Using K-means Clustering to Learn Representations for Image Classification

Description

The k-means clustering algorithm, fast and relatively simple to implement, is one of the oldest algorithms in machine learning. It is still surprisingly useful and widely used in practice. One particularly interesting application is its use for feature extraction from images. The extracted features enable transformation of images into a representation that is suitable for standard classification algorithms, yielding a fast and simple method for image classification.

The basic method for extracting features from images using k-means is simple: Split the training images into equal-size "patches", represent each patch as a vector of numbers (consisting, for example, of RBG values), and cluster the vectors using k-means. The final cluster centres, which can be viewed as representatives of the collection of image patches, are the extracted features.

Once features (i.e., cluster centres) have been extracted, we can use each of them to process an image by using it in a filter that is run across the image: We calculate the cross-correlation between the feature and corresponding subregions of the image as we slide the filter across the image, and push the output of the cross-correlation operation, a single number for each subregion, through a nonlinear ("activation") function. The output of the filter - a "feature map" - will be a new "image" showing how well the feature aligns with each subregion of the input image. Note that there will be one feature map (corresponding to a "channel") for each cluster centre.
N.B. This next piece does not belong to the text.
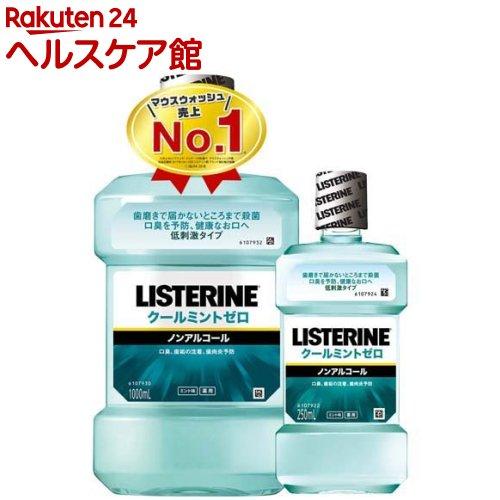 薬用 リステリン クールミント ゼロ 低刺激タイプ(1000mL+250mL)【LISTERINE(リステリン)】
The set of filters is called a "filter bank".

Each feature map can be represented as a high-dimensional vector, just like the data from a colour channel in the original input image, and we can concatenate the vectors for all feature maps to make a very high-dimensional vector that we can use as a training instance (also called "feature vector") for a standard classification algorithm. However, in practice, we need to reduce dimensionality to make this process workable. There are two mechanism for doing this: 1) When a filter is run across an image, we can specify a step size| also called "stride"|so that the size of the resulting feature map is reduced, and 2) after the feature maps have been created, we can reduce their size by splitting them into regions and pooling values from each region|for example, we can simply average all the numeric values in each region.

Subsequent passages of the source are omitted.